* Start Excerpted text *

From eggs stuffed with fish paste to mini bagels: How our taste in Christmas nibbles has changed over time
· Asda and food historian chart the changing face of the canapé through the festive decades
· Exclusive old archive images from Good Housekeeping reveal our older tastes and love of pastry
· Party food sales rockets this Christmas as Asda expects to sell over 24 million canapés – more than ever before
As Brits get into the full swing of the festive party season this week, leading retailer Asda reveals it is expecting to sell over 24 million canapés this Christmas. The supermarket has teamed up with British food historian, Kate Colquhoun, to explore how festive party food has changed through the decades, evolving from the humble anchovy to traditional pigs in blankets and modern street food bites.
Bite-sized beginnings: from ‘whets’ to ‘canapés’ (Pre 20th Century)
Going back to the first half of the 17th century, meals ended with a small dish of anchovies or other savoury foods like eggs or cheese on toast. “These end-of-meal nibbles are the origin of our very British tradition of serving cheese and biscuits at the end of dinner, but by the 1660s we started serving small bites at the beginning of a meal such as oysters and olives to kickstart appetites” says Kate Colquhoun.
These salty bite-sized foods that started the entertainment off were not known as canapés back then. “Small savoury foods were known as ‘whets’ served in order to boost thirst and whet appetites. Then, by the late eighteenth and early nineteenth century, when French chefs were considered to be the height of posh in the UK, ‘canapés’ were born – a name given to toasted bits of bread topped with various savoury things,” explains Kate Colquhoun. The word “canapé” draws on the French word “sofa” with the garnish sitting on top of the bread, just as people do on a sofa.
The fashion for pre-dinner canapés was at its height when Mrs Marshall – the Delia Smith of the 1890s – opened her enormous cookbook with recipes for ‘hors d’oeuvres and savouries’ both hot and cold. “In those days it all had to be made at home and the party favourites of the era were caviar on toast, parmesan rings, oysters, small anchovy pies, profiteroles and endless moulded ‘croutes’ or ‘tartlets’ that would today try the skill and patience of the most advanced pastry chefs,” notes Kate Colquhoun.
Parties and Pastries (1920s)
After the First World War, the arrival of convenience foods were more common and fewer households had cooks to help them so many turned to cook books. Kate Colquhoun observes, “Canned fish and meat, bottled olives and gherkins were kept for when guests arrived without warning. When the economy took an upswing and everyone wanted to party in the 1920s, cookbooks were united in advising housewives that pastry was the answer to the question of entertaining and no one seemed to hesitate.”
From 1925, Good Housekeeping had Christmas party food recipes for Jam Puffs and Veal and Oyster Patties, different to the pigs and blankets or sliders we may serve today. Pastry was also described as an accompaniment that ‘no housewife should ever be without.’
Help Yourself Canapés (1930s)

* End Excerpted text *

• **Given instruction A**: Rewrite the records below, substituting "white banner" for "white advertising board" and leaving everything else unchanged. Omit the pictures from your output.

* Start Data provided *

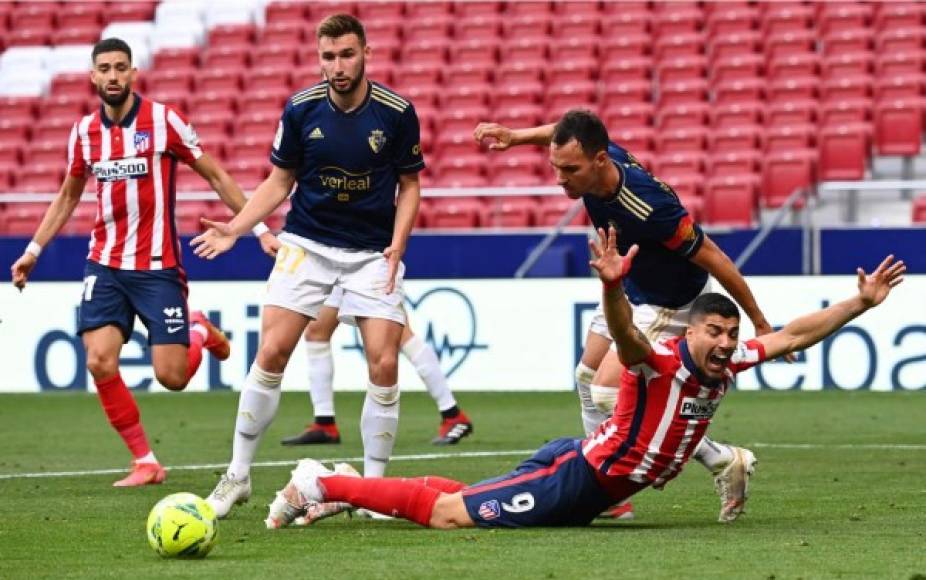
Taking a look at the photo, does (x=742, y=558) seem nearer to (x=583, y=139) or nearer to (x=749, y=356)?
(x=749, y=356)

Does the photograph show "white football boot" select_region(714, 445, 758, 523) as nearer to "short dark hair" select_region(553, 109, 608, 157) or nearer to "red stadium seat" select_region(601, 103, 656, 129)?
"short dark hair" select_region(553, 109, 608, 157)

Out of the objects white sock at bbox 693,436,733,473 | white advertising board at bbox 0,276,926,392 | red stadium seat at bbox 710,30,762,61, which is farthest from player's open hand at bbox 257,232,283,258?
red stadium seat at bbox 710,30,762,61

* End Data provided *

• **Given instruction B**: In the article on Christmas canapés, what was the word "canapé" said to draw on?

• **Solution A**:
Taking a look at the photo, does (x=742, y=558) seem nearer to (x=583, y=139) or nearer to (x=749, y=356)?
(x=749, y=356)

Does the photograph show "white football boot" select_region(714, 445, 758, 523) as nearer to "short dark hair" select_region(553, 109, 608, 157) or nearer to "red stadium seat" select_region(601, 103, 656, 129)?
"short dark hair" select_region(553, 109, 608, 157)

Out of the objects white sock at bbox 693,436,733,473 | white banner at bbox 0,276,926,392 | red stadium seat at bbox 710,30,762,61, which is farthest from player's open hand at bbox 257,232,283,258?
red stadium seat at bbox 710,30,762,61

• **Solution B**: The French word for "sofa."